Hitler knew Berlin was surrounded. He had hoped to hold out until May 5, the anniversary of the death of Napoleon Bonaparte, his role model, who had come closer to conquering Russia than he had, actually reaching Moscow, but finding it burned and useless to him before returning.

But the reports that Hitler was getting suggested that the Soviets would get there sooner. And when he found out how his former Axis partner, Benito Mussolini, had been treated after his capture, and especially after his execution, by Communists in his country, Hitler was determined to not fall into the hands of any of the Allied nations, especially the Soviets.

As the saying goes, the one service Hitler ever performed for humanity was to kill Hitler. But the regime he began on January 30, 1933, 12 years earlier -- including the war he started on September 3, 1939 -- had led to the deaths of 75 million people, military and civilian combined, including over 400,000 Americans.

The true depths of his depravity had already begun to reach the civilized world before word of his death had, as American, British and Soviet troops found the concentration camps where the Holocaust was carried out. In these camps, 11 million people died, some from murder, some from disease. And 6 million of those people who died, and many others who survived, were put there for no crime other than being Jewish.

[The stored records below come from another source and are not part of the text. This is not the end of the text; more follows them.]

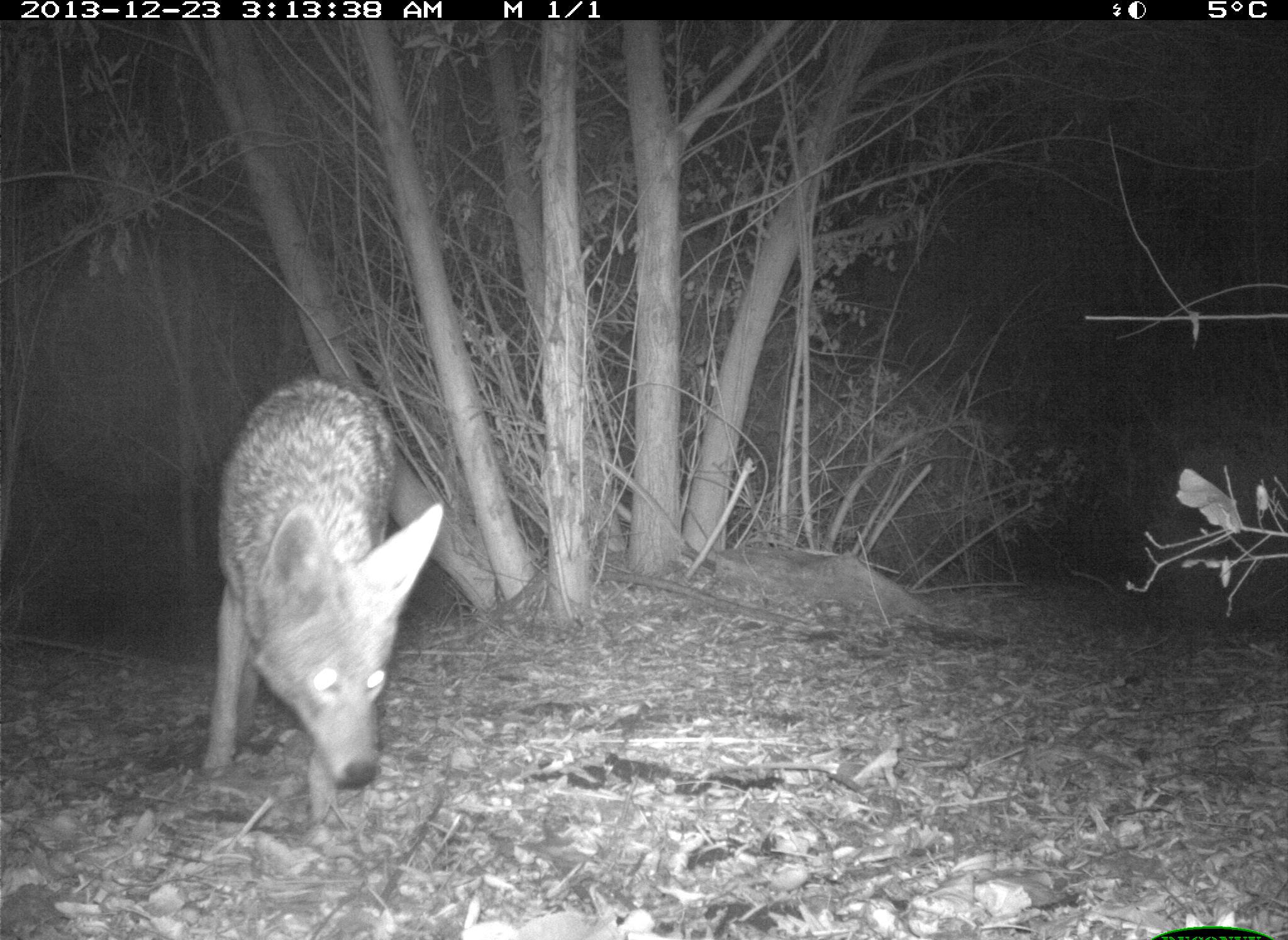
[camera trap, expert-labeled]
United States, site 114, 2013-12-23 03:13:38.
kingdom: Animalia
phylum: Chordata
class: Mammalia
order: Carnivora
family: Canidae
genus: Canis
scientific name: Canis latrans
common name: coyote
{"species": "coyote (Canis latrans)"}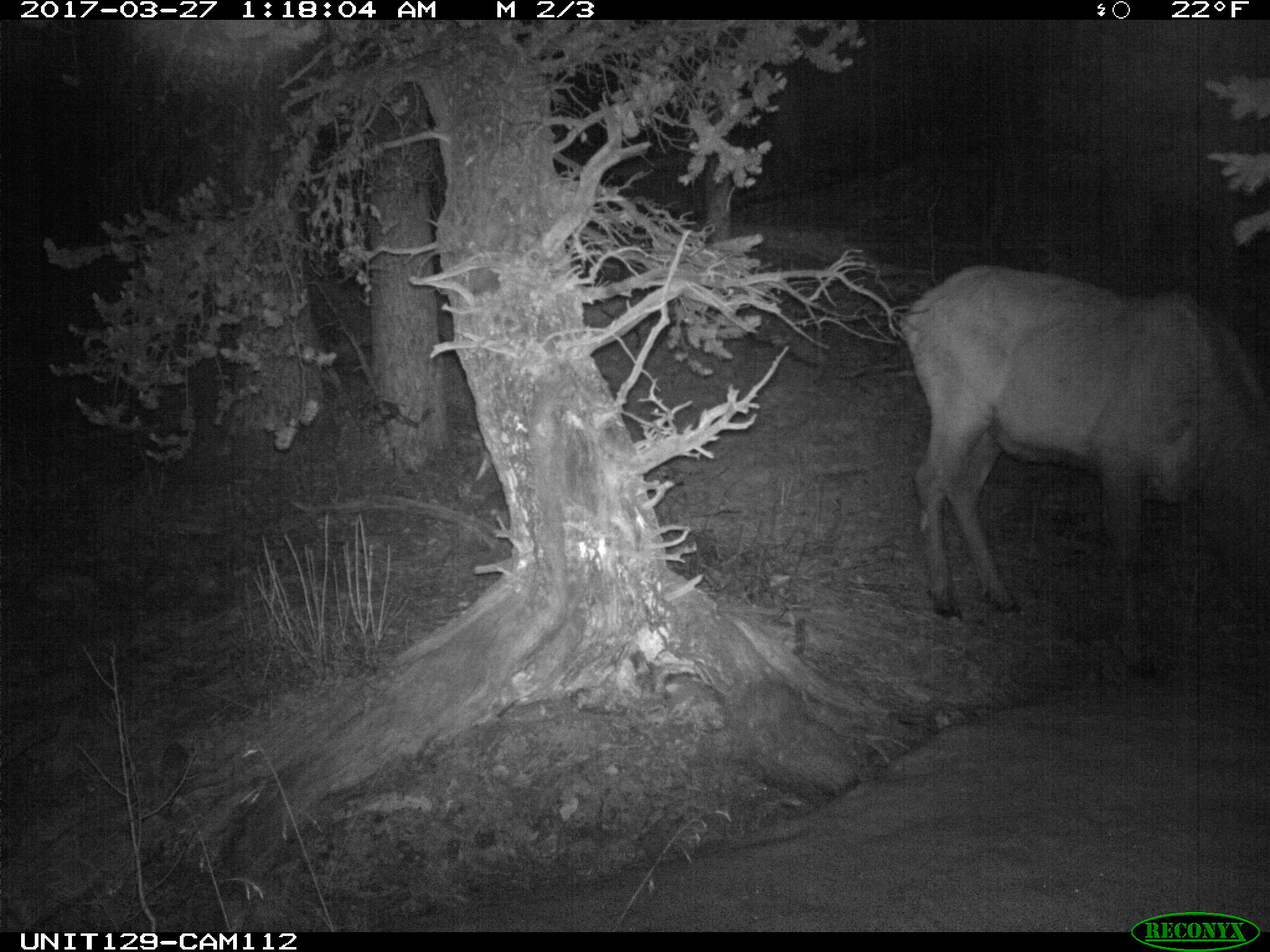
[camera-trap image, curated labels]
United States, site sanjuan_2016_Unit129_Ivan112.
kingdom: Animalia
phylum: Chordata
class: Mammalia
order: Artiodactyla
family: Cervidae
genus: Cervus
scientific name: Cervus elaphus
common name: red deer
Cervus elaphus (red deer).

So the death of Hitler could not be a wholly joyous occasion, because it was a reminder of all that he did, and all that he could have done had he won.

If you ever wonder which is worse, Fascism or Communism, consider this: The Soviets had the atomic bomb for 40 years, and never used it; the Chinese have had it for nearly 60 years, and have never used it; but if the Nazis had ever gotten it, there is no doubt that Hitler would have ordered its use.

His propaganda minister, Joseph Goebbels, and his wife, Magda, remained in the Bunker. On May 1, they fed their children poison, and then took their own lives. On May 2, Generals Hans Krebs and Wilhelm Burgdorf, both among those that Hitler asked to remain in the Bunker in the Downfall scene, committed suicide. The same day, Nazi Party Secretary Martin Bormann, who had fled the Bunker, realized capture by the Soviets was inevitable, and committed suicide. SS leader Heinrich Himmler escaped until he was captured by British troops, and committed suicide in their custody on May 23.

Most of the remaining Nazi high command was captured alive. They were tried in Nuremburg, site of some of the Party's infamous rallies, and convicted. These included Joachim von Ribbentrop, the Foreign Minister; Julius Streicher, the Nazis' top propaganda publisher; Hans Frank, Governor-General of occupied Poland; and the other 2 military leaders that Hitler had asked to stay in the Downfall scene, General Alfred Jodl, Chief of the Armed Forces, who had signed the surrender papers on V-E Day, and Field Marshal Wilhelm Keitel.

Not among the condemned, but scheduled to be so, was Reichsmarschall Hermann Göring, the highest-ranking Nazi official to have survived V-E Day. He had made an appeal, asking to be shot as a soldier instead of hanged as a common criminal, but the court refused. So he committed suicide with a potassium cyanide capsule the night before he was to be hanged. 

*

April 30, 1945 was a Monday. The Hockey Hall of Fame held its 1st election the same day. I have a separate entry for that event.

The National Football League was in its off-season. The National Hockey League had already completed its season, with the Toronto Maple Leafs having won the Stanley Cup. And the National Basketball Association wouldn't begin play for another year and a half. And it was a Monday, a travel day in Major League Baseball. No games were played.

Hitler's death wasn't announced by the Nazi government until the next day. But even on Tuesday, May 1, 1945, there were only 2 MLB games played:

* The Boston Red Sox beat the Washington Senators, 5-4 at Fenway Park in Boston.

* And the Chicago White Sox beat the Detroit Tigers, 5-0 at Briggs Stadium (later renamed Tiger Stadium) in Detroit.